◆ Фрагмент текста

================================

Кокошник как броня

Кокошник – символ самозащиты общества от внешнего влияния. Об этом сообщил Владимир Путин на заседании клуба «Валдай» в 2025 году. Он порадовался, что девушки всё чаще носят кокошники и национальные наряды. По мнению Путина, это свидетельствует о провале попыток Запада подорвать российское общество

Фото: Иван Водопьянов / Коммерсантъ

Фото: Иван Водопьянов / Коммерсантъ

Второй раз за год глава государства упоминает этот предмет гардероба, будто речь идёт не о нарядной дуге из ткани, жемчуга и стекляруса, а о последнем слове оборонной промышленности. Невольно представляешь себе новость: «Разработан гиперзвуковой кокошник». Но если отойти от иронии, мысль президента не так уж нова. На протяжении веков головной убор в России и в Европе играл роль не только декоративную или практическую (чтобы не мёрзнуть), но и символическую – как шлем спасения… Ой, простите! Шлем идентичности, конечно, знак принадлежности к роду, сословию, нации. Кокошник в этом смысле – не исключение.

================================

◆ Задания
1. Где, судя по тексту о кокошнике, Владимир Путин назвал кокошник символом самозащиты общества?
2. Перепишите из текста о кокошнике отрывок между словами "Второй раз за" и "смысле – не исключение.", включительно.

◆ Исходные данные
================================

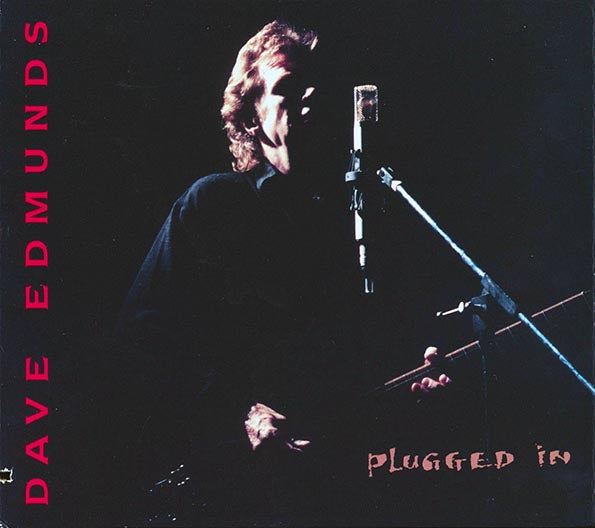 Dave Edmunds - Plugged In (CD)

================================

◆ Ответы по заданиям
1. На заседании клуба «Валдай» в 2025 году.

2.
Второй раз за год глава государства упоминает этот предмет гардероба, будто речь идёт не о нарядной дуге из ткани, жемчуга и стекляруса, а о последнем слове оборонной промышленности. Невольно представляешь себе новость: «Разработан гиперзвуковой кокошник». Но если отойти от иронии, мысль президента не так уж нова. На протяжении веков головной убор в России и в Европе играл роль не только декоративную или практическую (чтобы не мёрзнуть), но и символическую – как шлем спасения… Ой, простите! Шлем идентичности, конечно, знак принадлежности к роду, сословию, нации. Кокошник в этом смысле – не исключение.